#### Available data

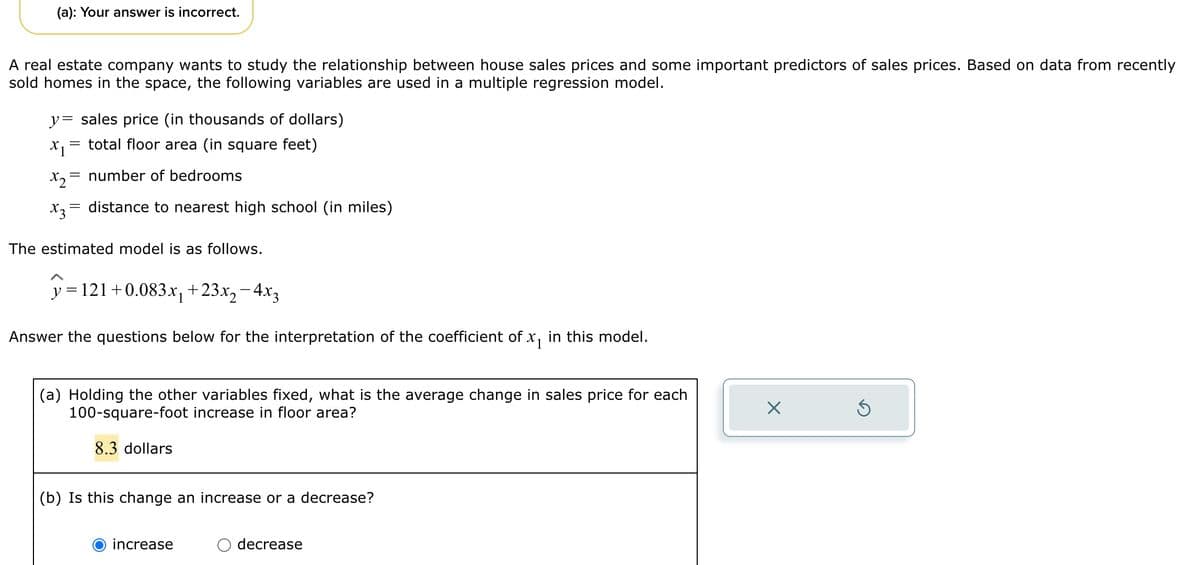 (a): Your answer is incorrect.
A real estate company wants to study the relationship between house sales prices and some important predictors of sales prices. Based on data from recently
sold homes in the space, the following variables are used in a multiple regression model.
y sales price (in thousands of dollars)
X1
= total floor area (in square feet)
x₂ = number of bedrooms
X3
= distance to nearest high school (in miles)
The estimated model is as follows.
y = 121 +0.083x₁ +23x₂−4x3
Answer the questions below for the interpretation of the coefficient of x₁ in this model.
(a) Holding the other variables fixed, what is the average change in sales price for each
100-square-foot increase in floor area?
8.3 dollars
(b) Is this change an increase or a decrease?
increase
decrease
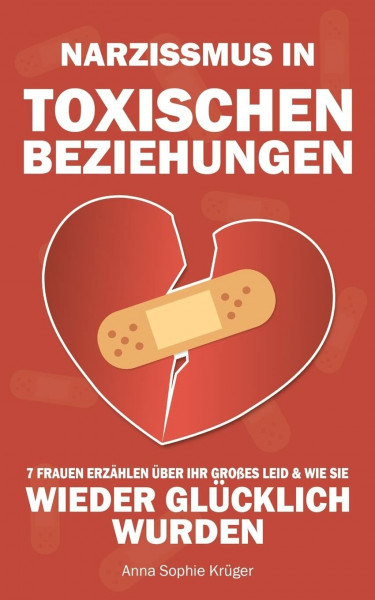 Narzissmus in toxischen Beziehungen: 7 Frauen erzählen über ihr großes Leid und wie sie wieder glücklich wurden - und Sie es werden können | BONUS: Aufschlussreicher Selbsttest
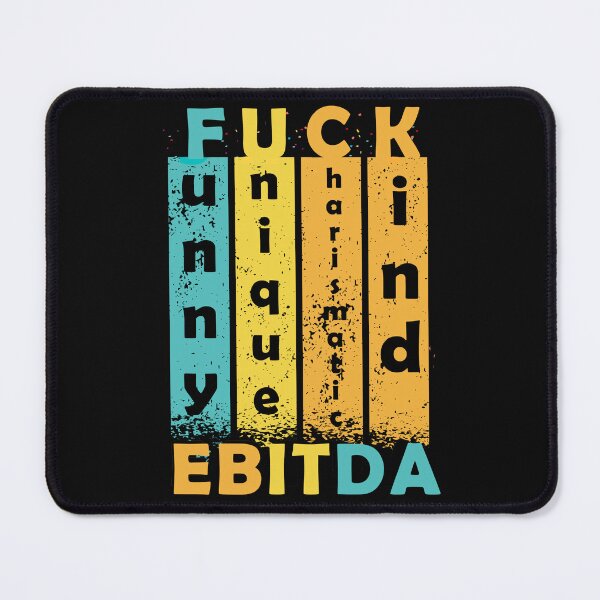 Item preview, Accounting Jokes. EBITDA designed and sold by D/Art ⭐⭐⭐⭐⭐.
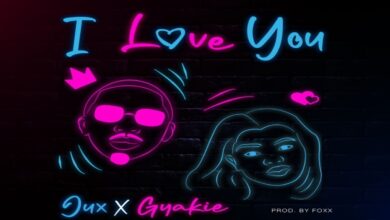 Jux ft Gyakie – I Love You Lyrics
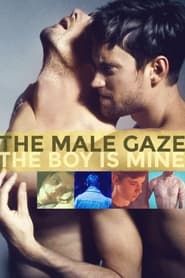 Image The Male Gaze: The Boy Is Mine 2020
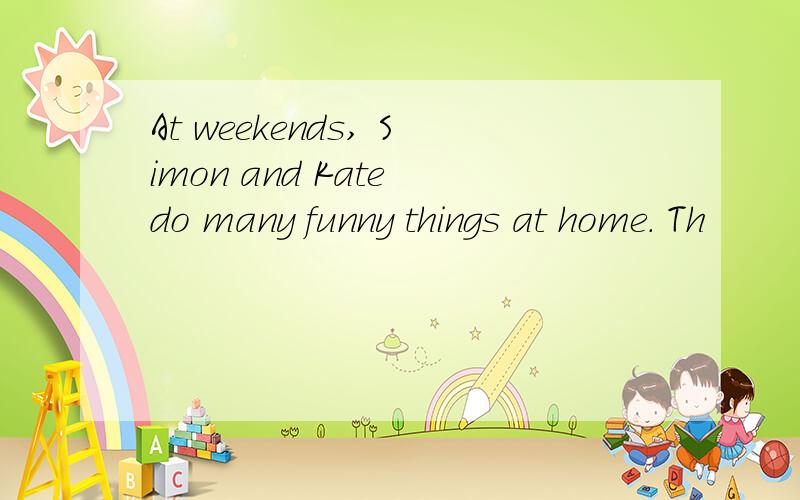 At weekends, Simon and Kate do many funny things at home. Th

########

_Work to be completed_
Convert all of the rows above into a numbered list, omitting blank lines and leaving out the pictures.

_Written solution_
1.  (a): Your answer is incorrect.
2. A real estate company wants to study the relationship between house sales prices and some important predictors of sales prices. Based on data from recently
3. sold homes in the space, the following variables are used in a multiple regression model.
4. y sales price (in thousands of dollars)
5. X1
6. = total floor area (in square feet)
7. x₂ = number of bedrooms
8. X3
9. = distance to nearest high school (in miles)
10. The estimated model is as follows.
11. y = 121 +0.083x₁ +23x₂−4x3
12. Answer the questions below for the interpretation of the coefficient of x₁ in this model.
13. (a) Holding the other variables fixed, what is the average change in sales price for each
14. 100-square-foot increase in floor area?
15. 8.3 dollars
16. (b) Is this change an increase or a decrease?
17. increase
18. decrease
19.  Narzissmus in toxischen Beziehungen: 7 Frauen erzählen über ihr großes Leid und wie sie wieder glücklich wurden - und Sie es werden können | BONUS: Aufschlussreicher Selbsttest
20.  Item preview, Accounting Jokes. EBITDA designed and sold by D/Art ⭐⭐⭐⭐⭐.
21.  Jux ft Gyakie – I Love You Lyrics
22.  Image The Male Gaze: The Boy Is Mine 2020
23.  At weekends, Simon and Kate do many funny things at home. Th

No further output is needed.